───── TASK DATA

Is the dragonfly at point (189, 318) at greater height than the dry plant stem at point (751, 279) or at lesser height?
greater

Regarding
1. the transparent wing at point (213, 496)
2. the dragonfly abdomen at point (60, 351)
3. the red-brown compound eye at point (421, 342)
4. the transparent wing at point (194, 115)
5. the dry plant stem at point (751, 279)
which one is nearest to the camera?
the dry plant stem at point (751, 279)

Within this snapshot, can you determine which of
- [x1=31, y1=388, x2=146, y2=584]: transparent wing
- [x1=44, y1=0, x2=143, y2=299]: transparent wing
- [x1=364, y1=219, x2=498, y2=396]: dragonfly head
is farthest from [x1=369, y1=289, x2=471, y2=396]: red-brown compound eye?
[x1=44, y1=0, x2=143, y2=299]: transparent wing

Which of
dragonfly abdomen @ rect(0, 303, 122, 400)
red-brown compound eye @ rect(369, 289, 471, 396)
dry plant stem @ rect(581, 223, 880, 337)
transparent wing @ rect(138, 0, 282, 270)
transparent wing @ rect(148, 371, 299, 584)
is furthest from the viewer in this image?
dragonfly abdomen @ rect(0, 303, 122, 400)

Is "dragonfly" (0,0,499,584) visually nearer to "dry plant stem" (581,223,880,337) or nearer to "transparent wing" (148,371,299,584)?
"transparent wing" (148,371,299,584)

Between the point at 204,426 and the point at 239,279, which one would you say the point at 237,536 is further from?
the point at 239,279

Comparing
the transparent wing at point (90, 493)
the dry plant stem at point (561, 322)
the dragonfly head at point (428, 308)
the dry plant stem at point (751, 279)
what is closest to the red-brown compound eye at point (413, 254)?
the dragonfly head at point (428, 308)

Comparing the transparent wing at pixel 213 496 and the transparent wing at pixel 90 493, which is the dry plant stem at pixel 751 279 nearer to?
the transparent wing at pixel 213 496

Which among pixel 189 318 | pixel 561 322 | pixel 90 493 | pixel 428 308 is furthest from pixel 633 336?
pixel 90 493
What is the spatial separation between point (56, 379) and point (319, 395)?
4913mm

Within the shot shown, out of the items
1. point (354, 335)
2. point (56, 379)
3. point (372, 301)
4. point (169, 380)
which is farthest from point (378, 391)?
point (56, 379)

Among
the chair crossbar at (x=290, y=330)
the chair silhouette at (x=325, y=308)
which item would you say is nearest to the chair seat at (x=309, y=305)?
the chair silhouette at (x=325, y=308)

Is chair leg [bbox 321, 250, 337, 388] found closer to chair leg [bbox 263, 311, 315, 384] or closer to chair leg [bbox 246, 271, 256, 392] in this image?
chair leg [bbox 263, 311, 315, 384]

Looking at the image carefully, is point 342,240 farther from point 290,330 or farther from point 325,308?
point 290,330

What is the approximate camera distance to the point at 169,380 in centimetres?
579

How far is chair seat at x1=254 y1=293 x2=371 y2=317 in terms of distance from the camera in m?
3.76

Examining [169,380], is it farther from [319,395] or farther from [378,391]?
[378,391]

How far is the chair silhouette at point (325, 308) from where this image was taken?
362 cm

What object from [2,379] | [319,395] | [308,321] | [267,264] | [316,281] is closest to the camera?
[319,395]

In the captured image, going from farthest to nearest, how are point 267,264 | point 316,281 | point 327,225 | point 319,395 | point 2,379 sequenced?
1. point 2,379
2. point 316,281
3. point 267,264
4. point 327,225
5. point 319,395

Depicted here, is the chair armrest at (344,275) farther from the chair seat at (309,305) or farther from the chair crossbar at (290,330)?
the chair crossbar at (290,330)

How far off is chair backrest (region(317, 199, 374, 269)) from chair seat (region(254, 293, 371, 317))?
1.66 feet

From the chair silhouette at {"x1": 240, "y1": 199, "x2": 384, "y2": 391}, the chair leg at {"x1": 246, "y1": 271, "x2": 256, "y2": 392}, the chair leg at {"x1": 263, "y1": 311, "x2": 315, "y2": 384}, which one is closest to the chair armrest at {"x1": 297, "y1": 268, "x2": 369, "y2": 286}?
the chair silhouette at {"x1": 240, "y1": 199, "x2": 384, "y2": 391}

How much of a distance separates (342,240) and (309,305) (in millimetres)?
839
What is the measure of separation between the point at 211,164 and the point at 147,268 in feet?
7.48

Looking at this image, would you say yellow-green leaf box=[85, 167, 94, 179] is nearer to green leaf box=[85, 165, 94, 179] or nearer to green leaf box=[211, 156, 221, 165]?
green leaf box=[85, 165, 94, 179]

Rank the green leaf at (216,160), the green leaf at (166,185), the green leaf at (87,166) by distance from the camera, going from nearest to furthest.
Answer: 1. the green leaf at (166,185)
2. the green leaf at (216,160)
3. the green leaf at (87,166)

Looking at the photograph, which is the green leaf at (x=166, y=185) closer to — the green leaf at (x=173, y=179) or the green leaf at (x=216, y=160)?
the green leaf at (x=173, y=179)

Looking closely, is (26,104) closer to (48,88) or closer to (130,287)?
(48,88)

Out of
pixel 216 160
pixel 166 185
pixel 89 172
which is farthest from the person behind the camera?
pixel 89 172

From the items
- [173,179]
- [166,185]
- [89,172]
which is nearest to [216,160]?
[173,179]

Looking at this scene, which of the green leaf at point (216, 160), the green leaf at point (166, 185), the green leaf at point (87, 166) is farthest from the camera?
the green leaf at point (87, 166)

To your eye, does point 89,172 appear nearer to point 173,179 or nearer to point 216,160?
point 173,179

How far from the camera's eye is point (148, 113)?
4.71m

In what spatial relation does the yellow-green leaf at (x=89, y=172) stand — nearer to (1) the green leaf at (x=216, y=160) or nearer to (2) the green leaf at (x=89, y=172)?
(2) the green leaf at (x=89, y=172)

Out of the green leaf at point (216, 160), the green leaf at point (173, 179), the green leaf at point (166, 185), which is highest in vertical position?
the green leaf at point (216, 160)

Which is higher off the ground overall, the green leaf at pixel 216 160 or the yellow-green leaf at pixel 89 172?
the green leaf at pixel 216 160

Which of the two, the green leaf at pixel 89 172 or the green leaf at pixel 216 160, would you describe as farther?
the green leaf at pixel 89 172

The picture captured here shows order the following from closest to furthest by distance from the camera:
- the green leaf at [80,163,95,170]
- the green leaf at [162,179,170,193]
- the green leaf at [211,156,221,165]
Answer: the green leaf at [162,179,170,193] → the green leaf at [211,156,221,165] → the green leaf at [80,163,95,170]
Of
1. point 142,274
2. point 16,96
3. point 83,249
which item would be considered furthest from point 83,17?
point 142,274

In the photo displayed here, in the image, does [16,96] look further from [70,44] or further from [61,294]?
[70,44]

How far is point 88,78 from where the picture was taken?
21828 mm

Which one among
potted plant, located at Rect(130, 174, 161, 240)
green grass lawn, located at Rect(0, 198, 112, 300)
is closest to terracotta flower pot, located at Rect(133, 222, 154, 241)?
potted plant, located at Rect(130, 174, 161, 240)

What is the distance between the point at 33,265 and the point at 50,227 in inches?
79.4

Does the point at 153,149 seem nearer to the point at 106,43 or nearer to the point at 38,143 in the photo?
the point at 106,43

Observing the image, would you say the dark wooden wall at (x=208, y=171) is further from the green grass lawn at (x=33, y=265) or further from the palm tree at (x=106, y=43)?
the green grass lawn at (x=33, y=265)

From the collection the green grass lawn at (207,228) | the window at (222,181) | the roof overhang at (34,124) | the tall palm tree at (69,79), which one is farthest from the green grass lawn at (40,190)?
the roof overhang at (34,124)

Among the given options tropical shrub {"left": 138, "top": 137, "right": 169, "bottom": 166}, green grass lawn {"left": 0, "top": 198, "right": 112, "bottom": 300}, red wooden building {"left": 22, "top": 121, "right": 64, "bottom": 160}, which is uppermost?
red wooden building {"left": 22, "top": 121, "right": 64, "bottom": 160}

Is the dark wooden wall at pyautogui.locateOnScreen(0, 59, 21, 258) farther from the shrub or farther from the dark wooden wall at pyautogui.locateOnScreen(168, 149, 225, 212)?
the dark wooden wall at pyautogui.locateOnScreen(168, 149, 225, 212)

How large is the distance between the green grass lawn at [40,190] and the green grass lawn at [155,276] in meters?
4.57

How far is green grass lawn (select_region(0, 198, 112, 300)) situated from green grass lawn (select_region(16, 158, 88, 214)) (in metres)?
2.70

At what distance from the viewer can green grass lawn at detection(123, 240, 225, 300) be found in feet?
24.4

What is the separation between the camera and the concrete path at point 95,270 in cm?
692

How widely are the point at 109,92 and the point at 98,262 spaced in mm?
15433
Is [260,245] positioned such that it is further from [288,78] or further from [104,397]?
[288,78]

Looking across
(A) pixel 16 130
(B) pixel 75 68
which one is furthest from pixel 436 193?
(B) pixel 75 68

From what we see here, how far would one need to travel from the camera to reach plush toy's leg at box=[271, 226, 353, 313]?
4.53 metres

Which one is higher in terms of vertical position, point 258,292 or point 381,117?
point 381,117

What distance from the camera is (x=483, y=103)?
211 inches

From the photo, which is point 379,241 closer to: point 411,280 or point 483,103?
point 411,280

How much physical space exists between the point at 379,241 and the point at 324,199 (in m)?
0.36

──────────
───── TASK DATA

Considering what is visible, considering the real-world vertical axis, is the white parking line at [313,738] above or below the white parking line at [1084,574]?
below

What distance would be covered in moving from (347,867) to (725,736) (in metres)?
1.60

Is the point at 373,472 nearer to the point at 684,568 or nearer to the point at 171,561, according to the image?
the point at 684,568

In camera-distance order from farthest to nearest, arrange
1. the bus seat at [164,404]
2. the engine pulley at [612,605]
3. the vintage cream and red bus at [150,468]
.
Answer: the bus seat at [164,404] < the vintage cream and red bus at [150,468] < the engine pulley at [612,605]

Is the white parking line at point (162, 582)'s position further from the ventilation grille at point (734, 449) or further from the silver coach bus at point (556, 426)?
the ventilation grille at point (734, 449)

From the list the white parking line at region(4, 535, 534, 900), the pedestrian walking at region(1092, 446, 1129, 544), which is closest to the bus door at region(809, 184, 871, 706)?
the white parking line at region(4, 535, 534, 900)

──────────
───── TASK DATA

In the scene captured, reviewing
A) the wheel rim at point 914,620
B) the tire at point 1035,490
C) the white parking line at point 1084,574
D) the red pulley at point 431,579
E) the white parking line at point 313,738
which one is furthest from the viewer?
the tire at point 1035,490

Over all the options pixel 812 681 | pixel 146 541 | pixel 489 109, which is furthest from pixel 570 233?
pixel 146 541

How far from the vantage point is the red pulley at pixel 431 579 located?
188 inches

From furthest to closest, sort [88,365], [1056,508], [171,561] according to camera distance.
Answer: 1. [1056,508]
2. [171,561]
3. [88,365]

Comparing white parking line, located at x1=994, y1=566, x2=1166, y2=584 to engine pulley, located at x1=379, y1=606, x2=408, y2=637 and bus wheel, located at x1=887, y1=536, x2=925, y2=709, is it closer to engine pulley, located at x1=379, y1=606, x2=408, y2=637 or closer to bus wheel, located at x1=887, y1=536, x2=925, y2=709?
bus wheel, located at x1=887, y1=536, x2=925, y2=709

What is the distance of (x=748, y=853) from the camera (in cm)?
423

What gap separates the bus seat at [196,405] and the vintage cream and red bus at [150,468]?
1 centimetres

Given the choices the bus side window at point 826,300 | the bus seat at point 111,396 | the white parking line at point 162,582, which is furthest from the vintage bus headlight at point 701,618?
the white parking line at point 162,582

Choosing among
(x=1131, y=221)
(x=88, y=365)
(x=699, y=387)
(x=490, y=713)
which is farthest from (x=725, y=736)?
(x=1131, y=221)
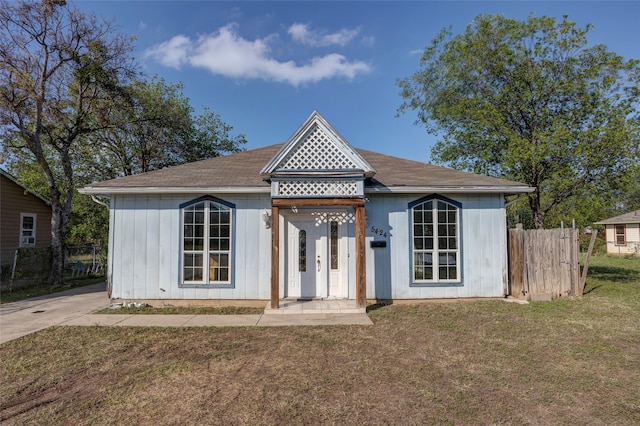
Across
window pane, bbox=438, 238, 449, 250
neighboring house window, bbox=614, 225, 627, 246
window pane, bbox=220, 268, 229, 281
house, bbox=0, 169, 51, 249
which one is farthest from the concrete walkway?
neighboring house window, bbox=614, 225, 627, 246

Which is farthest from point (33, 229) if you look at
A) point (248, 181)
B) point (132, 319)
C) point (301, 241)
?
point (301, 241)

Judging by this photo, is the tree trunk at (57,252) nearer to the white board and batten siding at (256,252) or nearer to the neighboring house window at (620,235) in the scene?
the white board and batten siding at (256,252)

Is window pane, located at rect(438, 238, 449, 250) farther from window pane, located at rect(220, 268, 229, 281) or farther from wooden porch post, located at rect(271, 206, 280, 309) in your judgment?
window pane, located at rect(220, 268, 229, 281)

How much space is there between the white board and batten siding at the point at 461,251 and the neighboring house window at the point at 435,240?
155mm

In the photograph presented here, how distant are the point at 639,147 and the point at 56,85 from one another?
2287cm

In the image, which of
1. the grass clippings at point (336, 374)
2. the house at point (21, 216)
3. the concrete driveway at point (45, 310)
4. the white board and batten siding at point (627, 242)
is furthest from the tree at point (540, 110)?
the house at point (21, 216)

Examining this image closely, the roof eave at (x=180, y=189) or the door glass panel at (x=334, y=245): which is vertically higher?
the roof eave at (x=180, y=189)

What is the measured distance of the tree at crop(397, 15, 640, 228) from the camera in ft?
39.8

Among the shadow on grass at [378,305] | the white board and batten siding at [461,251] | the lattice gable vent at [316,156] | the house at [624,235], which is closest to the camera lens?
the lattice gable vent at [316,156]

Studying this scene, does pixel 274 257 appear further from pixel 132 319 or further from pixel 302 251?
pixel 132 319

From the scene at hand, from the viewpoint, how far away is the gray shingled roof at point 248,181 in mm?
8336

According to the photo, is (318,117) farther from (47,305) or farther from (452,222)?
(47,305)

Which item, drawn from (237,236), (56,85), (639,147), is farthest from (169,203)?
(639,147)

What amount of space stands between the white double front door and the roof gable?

──────────

### SHORT EXERCISE
Which lines in the listing above contain the string "plant"? Copy each of them in full.

### EXERCISE RESULT
Is the dragonfly at point (189, 318) at greater height than the dry plant stem at point (751, 279) or at lesser height?
5. the dry plant stem at point (751, 279)
the dry plant stem at point (751, 279)
dry plant stem @ rect(581, 223, 880, 337)
Is "dragonfly" (0,0,499,584) visually nearer to "dry plant stem" (581,223,880,337) or nearer to "transparent wing" (148,371,299,584)?
the dry plant stem at point (561, 322)
the dry plant stem at point (751, 279)
Comparing the transparent wing at pixel 213 496 and the transparent wing at pixel 90 493, which is the dry plant stem at pixel 751 279 nearer to?
potted plant, located at Rect(130, 174, 161, 240)
potted plant, located at Rect(130, 174, 161, 240)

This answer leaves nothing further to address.